The ultimate motivator is the deadline, of course. There is never any shortage of those, but I’d rather have a deadline be an issue because I have too much work on the board or that I spend a lot of my time getting the job right, than because I procrastinated or made poor choices with my time until the deadline became arduous. Meeting deadlines and doing good work are the two things that have the most direct impact on your career as a freelancer. Bad time management can lead to doing a bad job with both of those things, and that can hurt your very livelihood.
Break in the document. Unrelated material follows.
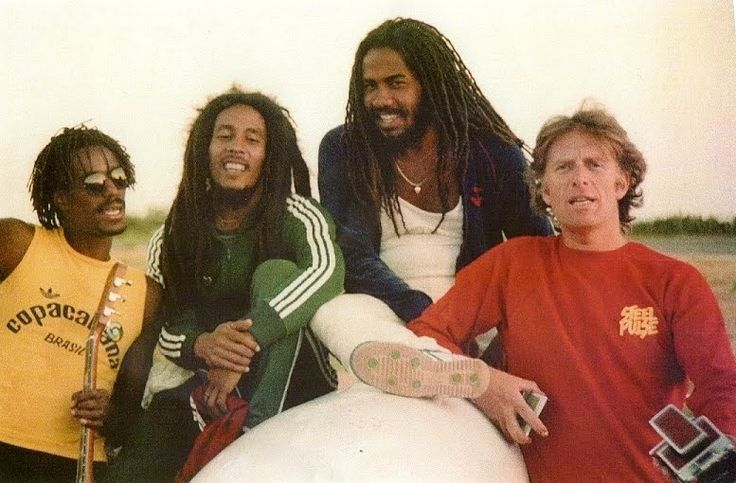 Jacob Miller, Bob Marley, Junior Marvin & Chris Blackwell
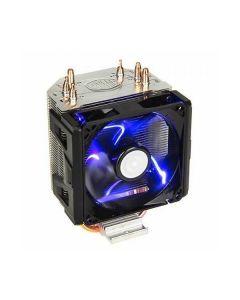 Dissipatore cpu sk universale Cooler Master  Hyper 103 evo RR-H103-22PB-R1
Finally, no trick or method will help you with time-management if you don’t stick to your efforts. No one is there to scold you if you blow off your goals and take the Scooby-Snack anyway. Eventually you have to decide you really want to better manage your time. That said, no one is perfect. I sometimes eat the Scooby-Snack even though my inks aren’t done yet. I just make sure those moments are the exception and not the rule.

By the way, what are you doing wasting all this time reading this long-winded blog post?? Get back to work, already!

Comments

  1. Dave says:

    Thanks for the good advise Tom.. I tend to suffer from the same reluctance of getting down to work, I know it’s a fear that I will enviably screw up anything I get started on, but then again sometimes I mess up and it comes out ok.. I try to remind myself of a quote my art teacher used to say “Inspiration is for amateurs; the rest of us just show up and get to work.” Now if I can only roll out of bed before 11 AM..

  2. Richard says:

    Good post. As a self employed person, this whole post rings true for me.

  3. Tom Breitling says:

    Tom,

    Thank you for the very helpful advice. I’m going to start using several of the concepts you suggested. I particularly like the short term goal and physical listing ideas.

    Thank you for all of your post to my question. It gave me a lot to work with.

    Tom Breitling

  4. Joe Groshek says:

    Hi Tom, great post! I know the feeling about the procrastination of starting a new project, but once you start, it would take a fire burning the house down to interupt the flow of the piece coming together and then their is nothing more rewarding than being able to look at a finished illustration and knowing you did your best work on it! Also snack rewards, and walking the dogs are truly a nice break inbetween, I do the same thing, and find that when I get back on the drawing board, even a small break helps get those juices flowing again. Keep up the great work as always………Go Packers!

  5. Frank Pryor says:

    This was very informative and helpful in so many ways. Thanks as always for sharing your time and insights. Now where did I put those Scooby-Snacks…
    – Frank in Denver

  6. Tom Siler says:

    Great photo, Tom. . .It would make a great Norman Rockwell style illustration!